Of course, the mouse data suggest that the original gene, the one that contains the variations in its junk DNA, may also play
a role in obesity and metabolism. So we could ask if, in practical terms, it really matters how the single base pair changes bring about their effects. But there is a way in which this matters a lot, and that’s in the field of drug discovery.
One of the many problems in developing new drugs is that frequently some patients will respond to a drug and others won’t. This adds a lot of additional expense. It means that pharmaceutical companies have to run very large clinical trials to see if their drug works, because they have to test it in all-comers. It also means that it’s expensive to use the drug in clinical practice, because the doctor will give it to all patients with the relevant condition, but it will only work in some of them.
These days, pharmaceutical companies are all trying to create something called ‘personalised medicine’. This means that they try to develop drugs for situations where they know very early on which patients they want to treat, usually based on their genetic background. This can be very effective. It means drugs cost less money to develop, are usually licensed faster, and are only given to patients who are likely to benefit. This is an advantage for the health care providers because they aren’t wasting money treating people who won’t respond. It’s also potentially better for the patients, as all drugs have possible side effects, and there’s no point having the risk of side effects if there is very little likelihood of receiving benefit.
22
There have been real successes in this approach, most notably in drugs for breast cancer,
23
a blood cancer
24
and most recently lung cancer.
25
The critical step in developing personalised medicines is to identify a reliable biomarker. The biomarker tells you which of your potential patients should respond to your drug. Ideally, you want a situation where 100 per cent of people with the relevant biomarker will respond to the drug. The problems start if you have the right biomarker for the disease, but you link it with the wrong target. You will create a drug and then be stuck wondering why
patients who ‘should’ respond, don’t. It will be because there is a break in the circle of relationships, as shown in Figure 15.3.
Figure 15.3
On the left-hand side there is a perfect relationship between the biomarker, target and disease. On the right-hand side there is no relationship between the target and the presence or absence of the particular biomarker. Under these conditions the biomarker is useless for predicting which patients with the disease will respond to a drug developed against the target.

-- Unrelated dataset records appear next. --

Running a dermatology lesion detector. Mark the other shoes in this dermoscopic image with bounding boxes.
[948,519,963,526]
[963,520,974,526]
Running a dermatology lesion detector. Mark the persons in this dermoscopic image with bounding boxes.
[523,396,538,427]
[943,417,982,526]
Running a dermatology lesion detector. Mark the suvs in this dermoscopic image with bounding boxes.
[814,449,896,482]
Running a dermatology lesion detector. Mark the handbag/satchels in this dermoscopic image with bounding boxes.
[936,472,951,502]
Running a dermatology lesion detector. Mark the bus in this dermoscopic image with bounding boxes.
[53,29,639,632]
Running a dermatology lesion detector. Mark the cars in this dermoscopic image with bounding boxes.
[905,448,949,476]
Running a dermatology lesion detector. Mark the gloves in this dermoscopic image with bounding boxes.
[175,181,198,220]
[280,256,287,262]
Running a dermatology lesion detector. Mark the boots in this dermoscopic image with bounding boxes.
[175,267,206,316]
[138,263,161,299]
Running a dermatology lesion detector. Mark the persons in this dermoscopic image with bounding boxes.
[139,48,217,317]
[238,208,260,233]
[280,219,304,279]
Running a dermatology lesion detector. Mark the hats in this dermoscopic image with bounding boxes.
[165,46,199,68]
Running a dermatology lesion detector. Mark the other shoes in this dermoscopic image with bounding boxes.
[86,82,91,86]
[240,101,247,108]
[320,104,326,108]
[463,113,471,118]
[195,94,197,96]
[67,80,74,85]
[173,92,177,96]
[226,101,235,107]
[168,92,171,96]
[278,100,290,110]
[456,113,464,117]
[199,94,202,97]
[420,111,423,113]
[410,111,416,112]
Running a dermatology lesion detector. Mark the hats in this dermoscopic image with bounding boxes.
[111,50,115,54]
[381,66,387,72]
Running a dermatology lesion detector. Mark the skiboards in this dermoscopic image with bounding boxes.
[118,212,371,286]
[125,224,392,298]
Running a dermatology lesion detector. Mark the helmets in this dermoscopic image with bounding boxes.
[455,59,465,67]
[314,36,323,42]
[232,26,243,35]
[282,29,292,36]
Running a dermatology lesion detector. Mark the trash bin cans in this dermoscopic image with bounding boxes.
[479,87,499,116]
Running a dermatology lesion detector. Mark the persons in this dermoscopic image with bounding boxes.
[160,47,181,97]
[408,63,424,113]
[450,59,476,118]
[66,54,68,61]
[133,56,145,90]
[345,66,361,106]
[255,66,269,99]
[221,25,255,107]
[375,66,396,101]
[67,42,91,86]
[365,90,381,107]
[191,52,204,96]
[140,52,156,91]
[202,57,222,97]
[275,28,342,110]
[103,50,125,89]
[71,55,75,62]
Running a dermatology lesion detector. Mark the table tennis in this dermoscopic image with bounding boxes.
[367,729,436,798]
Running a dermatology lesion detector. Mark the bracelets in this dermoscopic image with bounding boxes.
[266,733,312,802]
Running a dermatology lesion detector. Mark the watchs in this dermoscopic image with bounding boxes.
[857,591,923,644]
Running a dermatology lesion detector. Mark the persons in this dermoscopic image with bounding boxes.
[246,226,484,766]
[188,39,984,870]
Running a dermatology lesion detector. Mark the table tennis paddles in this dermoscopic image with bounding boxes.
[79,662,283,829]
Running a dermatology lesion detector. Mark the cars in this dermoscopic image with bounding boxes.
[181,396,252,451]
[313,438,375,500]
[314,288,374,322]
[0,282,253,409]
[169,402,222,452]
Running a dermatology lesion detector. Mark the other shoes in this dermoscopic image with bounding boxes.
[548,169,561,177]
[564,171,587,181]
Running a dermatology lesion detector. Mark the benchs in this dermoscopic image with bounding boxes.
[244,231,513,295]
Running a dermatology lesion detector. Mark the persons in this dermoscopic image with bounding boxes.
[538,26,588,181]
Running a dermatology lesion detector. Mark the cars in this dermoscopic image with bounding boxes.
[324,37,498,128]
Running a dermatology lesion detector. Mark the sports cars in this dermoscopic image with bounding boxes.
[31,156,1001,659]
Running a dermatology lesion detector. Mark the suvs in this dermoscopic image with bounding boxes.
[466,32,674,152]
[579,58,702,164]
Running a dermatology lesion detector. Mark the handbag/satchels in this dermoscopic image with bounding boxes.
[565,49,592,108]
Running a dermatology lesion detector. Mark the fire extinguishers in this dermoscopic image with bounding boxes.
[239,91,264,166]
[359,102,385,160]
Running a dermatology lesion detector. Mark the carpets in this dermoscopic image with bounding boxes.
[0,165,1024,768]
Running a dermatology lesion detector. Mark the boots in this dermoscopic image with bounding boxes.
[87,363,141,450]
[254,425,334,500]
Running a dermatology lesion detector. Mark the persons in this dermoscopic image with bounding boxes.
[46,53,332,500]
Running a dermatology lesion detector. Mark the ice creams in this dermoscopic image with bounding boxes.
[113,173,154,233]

The potential market for obesity drugs is, with no pun intended, huge. It’s likely some companies had already started drug discovery programmes against the original target, which they will now be either terminating, or trying to find a way to salvage. In the meantime, portion control and a bit of exercise remain our best bet.
Footnotes
a
The protein is called Sonic Hedgehog, symbol SHH. Researchers went through a phase of giving genes apparently comic names. This is now discouraged as it’s suddenly not so amusing if a genetic counsellor has to pass on a whimsical gene name to the parents of a child with a severe genetic condition.
b
The enhancer region is called ZRS and is found on the long arm of chromosome 7.
c
This transcription factor is called Six3.
d
This transcription factor is called GATA6.
e
This transcription factor is called PTF1A.
f
This variant base pair has the catchy name of rs12913932.
g
This gene is called OCA2.
h
This approach to finding disease/trait-associated genes and variants is known as GWAS – genome-wide association studies.